▶ [Task details]: Put the rows in the stretch from the line containing "When observed, is" through the end of the rows into a two-column CSV with the columns text and answer. Give one line per row, with each value in its own quoted field and any line breaks replaced by spaces.

▶ [Data in this exercise]:
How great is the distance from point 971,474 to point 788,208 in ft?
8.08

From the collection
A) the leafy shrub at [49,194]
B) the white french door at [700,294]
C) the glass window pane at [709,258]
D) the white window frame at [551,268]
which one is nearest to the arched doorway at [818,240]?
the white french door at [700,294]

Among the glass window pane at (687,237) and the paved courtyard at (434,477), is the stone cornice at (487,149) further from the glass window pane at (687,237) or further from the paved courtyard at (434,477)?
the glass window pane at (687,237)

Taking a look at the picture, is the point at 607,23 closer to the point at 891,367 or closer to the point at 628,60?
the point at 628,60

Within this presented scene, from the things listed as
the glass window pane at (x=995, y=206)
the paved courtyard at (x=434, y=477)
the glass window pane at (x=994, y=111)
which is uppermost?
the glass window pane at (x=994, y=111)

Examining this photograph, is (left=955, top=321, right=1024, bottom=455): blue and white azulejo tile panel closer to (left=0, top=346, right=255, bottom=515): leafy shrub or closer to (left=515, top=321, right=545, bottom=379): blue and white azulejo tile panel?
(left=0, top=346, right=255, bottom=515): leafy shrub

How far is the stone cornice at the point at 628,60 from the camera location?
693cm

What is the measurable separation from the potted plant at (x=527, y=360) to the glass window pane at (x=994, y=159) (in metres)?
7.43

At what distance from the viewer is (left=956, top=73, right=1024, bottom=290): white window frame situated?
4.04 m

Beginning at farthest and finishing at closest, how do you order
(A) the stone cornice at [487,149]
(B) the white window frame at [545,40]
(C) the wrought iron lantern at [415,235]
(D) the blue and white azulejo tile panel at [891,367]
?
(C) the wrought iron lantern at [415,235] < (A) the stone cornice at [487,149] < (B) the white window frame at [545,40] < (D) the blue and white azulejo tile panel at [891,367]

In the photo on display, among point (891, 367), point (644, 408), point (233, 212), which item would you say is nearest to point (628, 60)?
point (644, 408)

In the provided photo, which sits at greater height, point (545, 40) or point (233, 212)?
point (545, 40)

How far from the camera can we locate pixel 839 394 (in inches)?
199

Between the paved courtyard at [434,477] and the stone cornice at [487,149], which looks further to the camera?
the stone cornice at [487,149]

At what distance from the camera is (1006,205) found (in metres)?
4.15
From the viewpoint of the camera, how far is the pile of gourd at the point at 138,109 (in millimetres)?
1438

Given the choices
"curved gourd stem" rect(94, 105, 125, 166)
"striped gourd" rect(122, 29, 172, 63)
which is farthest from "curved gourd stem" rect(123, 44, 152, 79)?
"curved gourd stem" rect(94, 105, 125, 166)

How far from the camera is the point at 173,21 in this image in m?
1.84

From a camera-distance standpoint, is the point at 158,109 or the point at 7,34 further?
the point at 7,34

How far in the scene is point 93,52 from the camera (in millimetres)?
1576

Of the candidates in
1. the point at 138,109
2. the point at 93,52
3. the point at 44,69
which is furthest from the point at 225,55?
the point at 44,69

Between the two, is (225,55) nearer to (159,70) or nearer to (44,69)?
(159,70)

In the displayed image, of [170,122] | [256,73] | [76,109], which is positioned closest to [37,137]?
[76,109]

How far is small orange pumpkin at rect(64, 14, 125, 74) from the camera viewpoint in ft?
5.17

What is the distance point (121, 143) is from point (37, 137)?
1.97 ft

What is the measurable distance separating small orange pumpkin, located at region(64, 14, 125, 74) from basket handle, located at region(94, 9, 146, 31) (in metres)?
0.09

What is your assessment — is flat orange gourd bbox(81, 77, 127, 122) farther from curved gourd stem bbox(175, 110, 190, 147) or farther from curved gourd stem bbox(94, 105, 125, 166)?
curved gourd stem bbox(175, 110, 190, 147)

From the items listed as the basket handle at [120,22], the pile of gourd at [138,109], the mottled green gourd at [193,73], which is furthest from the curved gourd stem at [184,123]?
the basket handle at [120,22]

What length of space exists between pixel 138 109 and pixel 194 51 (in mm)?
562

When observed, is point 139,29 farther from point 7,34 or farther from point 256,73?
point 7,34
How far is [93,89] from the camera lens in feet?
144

▶ [Problem solution]:
text,answer
"When observed, is point 139,29 farther from point 7,34 or farther from point 256,73?","point 7,34"
"How far is [93,89] from the camera lens in feet?","144"